Das Arzneimittelmarktneuordnungsgesetz (Amnog) regelt die Vergütung des Pharmagroßhandels neu, was nach Schätzung des Branchenverbandes Phagro für die Branche eine Reduzierung der Marge um rund 200 Millionen Euro pro Jahr bedeutet. Anzag würde bezogen auf den Marktanteil von 16 Prozent mehr als 30 Millionen Euro einbüßen. Gemessen am Vorsteuergewinn des abgelaufenen Geschäftsjahres in Höhe von 40,5 Millionen Euro wäre das mehr als drei Viertel.

Anzag will gegensteuern, indem die Konditionen und Rabatte mit den rund 8 000 Apothekenkunden neu ausgehandelt werden. „Es ist unausweichlich, dass wir die Belastungen an die Apotheker weiterreichen“, sagte Trümper. Das Gesundheitsministerium hatte ursprünglich Einsparungsmöglichkeiten von jährlich 400 Millionen Euro in der Großhandelsbranche ausgemacht. Diese Zahl bezieht sich auf Konditionen und Rabatte, die der Großhandel den Apotheken gewährt hat.

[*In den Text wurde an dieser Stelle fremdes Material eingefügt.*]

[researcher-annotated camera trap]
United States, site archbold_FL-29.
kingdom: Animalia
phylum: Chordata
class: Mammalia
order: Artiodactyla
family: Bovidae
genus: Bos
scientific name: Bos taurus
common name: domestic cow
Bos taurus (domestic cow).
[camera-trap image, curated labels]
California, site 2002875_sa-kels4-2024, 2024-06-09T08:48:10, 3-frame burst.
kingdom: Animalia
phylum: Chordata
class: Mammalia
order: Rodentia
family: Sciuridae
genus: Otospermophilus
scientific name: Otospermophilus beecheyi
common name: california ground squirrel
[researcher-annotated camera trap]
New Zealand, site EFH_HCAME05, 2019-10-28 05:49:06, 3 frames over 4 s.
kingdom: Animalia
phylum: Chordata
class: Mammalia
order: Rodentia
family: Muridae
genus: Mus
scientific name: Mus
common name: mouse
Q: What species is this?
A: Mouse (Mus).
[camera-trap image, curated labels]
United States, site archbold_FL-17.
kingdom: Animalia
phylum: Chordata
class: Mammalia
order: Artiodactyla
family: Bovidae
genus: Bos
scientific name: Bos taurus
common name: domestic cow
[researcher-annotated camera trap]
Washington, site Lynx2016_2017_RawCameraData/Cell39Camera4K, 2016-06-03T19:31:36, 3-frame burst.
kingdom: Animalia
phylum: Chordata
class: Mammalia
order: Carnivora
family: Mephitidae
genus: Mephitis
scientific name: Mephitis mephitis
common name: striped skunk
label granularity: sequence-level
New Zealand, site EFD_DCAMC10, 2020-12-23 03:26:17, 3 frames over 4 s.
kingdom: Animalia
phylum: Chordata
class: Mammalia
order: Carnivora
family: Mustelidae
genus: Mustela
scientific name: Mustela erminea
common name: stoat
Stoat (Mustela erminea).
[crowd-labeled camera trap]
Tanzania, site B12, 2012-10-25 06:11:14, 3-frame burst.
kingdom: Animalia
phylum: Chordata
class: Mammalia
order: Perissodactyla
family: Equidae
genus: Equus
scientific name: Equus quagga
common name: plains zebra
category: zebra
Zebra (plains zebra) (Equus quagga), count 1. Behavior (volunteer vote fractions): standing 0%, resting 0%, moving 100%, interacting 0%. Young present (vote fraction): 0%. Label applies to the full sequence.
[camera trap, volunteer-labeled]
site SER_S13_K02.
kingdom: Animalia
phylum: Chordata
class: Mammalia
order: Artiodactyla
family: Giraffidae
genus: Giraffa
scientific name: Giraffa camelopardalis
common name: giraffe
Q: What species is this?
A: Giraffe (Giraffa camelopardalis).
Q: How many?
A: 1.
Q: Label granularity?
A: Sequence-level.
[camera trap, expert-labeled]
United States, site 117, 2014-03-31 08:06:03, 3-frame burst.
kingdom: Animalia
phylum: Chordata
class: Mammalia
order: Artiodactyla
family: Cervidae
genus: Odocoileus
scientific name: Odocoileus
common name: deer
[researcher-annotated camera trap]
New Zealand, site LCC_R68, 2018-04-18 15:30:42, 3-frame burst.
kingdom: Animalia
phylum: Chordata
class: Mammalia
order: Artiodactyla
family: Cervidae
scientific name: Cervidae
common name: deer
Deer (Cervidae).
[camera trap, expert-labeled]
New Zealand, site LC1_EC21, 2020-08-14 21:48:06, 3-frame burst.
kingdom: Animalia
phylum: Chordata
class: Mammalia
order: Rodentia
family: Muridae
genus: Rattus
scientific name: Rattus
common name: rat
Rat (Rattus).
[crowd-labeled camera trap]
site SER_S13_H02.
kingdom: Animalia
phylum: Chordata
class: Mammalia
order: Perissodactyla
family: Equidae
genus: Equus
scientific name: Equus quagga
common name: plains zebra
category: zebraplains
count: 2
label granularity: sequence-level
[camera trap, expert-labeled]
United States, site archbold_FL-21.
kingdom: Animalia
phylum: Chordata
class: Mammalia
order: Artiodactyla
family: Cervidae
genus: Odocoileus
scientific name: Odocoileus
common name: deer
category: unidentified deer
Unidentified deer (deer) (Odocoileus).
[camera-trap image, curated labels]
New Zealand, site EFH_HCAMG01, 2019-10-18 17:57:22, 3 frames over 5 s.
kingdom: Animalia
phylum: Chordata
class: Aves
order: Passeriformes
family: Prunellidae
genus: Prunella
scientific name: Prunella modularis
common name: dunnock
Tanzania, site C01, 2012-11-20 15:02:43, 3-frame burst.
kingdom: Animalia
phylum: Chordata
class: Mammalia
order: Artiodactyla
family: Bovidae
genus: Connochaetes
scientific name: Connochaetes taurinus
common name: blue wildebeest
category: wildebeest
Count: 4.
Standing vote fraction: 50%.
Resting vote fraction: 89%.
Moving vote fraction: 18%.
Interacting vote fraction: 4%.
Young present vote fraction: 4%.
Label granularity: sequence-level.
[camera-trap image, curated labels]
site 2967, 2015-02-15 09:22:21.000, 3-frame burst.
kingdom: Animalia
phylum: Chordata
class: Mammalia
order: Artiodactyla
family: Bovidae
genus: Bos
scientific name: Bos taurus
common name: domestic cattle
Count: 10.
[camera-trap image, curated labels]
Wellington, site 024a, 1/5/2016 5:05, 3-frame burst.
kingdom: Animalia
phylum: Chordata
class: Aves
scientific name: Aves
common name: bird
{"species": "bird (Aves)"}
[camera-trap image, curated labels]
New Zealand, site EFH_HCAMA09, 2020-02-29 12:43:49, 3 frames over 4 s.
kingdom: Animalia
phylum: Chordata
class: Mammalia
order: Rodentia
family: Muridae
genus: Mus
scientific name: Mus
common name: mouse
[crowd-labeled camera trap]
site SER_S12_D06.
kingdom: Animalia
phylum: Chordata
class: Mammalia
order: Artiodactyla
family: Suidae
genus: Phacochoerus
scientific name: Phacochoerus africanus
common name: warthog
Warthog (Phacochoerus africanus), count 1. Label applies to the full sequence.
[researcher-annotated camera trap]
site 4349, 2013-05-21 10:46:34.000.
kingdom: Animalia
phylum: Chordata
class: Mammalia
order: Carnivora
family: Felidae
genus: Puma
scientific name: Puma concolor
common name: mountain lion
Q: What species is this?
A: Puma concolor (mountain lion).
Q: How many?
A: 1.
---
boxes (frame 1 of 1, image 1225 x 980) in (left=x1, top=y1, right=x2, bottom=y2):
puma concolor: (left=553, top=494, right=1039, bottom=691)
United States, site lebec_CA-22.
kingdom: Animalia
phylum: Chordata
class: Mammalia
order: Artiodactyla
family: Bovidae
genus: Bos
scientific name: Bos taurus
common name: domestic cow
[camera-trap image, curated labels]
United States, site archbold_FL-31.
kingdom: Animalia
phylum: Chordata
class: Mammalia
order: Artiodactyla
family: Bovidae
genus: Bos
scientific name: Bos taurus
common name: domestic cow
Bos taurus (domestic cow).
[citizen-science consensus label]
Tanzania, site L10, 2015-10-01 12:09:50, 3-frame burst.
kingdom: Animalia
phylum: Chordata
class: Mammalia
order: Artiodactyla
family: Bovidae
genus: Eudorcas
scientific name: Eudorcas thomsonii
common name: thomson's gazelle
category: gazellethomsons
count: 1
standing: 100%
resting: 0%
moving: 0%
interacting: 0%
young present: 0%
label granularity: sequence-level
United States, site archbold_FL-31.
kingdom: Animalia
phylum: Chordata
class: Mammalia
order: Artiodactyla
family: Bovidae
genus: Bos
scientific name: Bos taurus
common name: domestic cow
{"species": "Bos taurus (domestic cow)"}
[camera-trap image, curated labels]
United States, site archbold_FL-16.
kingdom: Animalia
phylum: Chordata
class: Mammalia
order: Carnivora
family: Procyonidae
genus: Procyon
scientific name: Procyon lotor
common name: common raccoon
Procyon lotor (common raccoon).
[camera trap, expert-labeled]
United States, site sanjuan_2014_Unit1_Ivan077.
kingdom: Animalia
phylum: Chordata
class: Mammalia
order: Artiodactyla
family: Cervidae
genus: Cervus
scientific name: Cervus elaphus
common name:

Von dem neuen Mehrheitsaktionär Alliance Boots erwartet sich Anzag mehr Spielräume, das Geschäft weiterzuentwickeln. Stefano Pessina, Verwaltungsratschef von Alliance Boots, hatte bereits bei der Übernahme der Mehrheit an Anzag im Oktober angekündigt, seine Eigenmarkenstrategie auf Deutschland und andere Länder auszuweiten.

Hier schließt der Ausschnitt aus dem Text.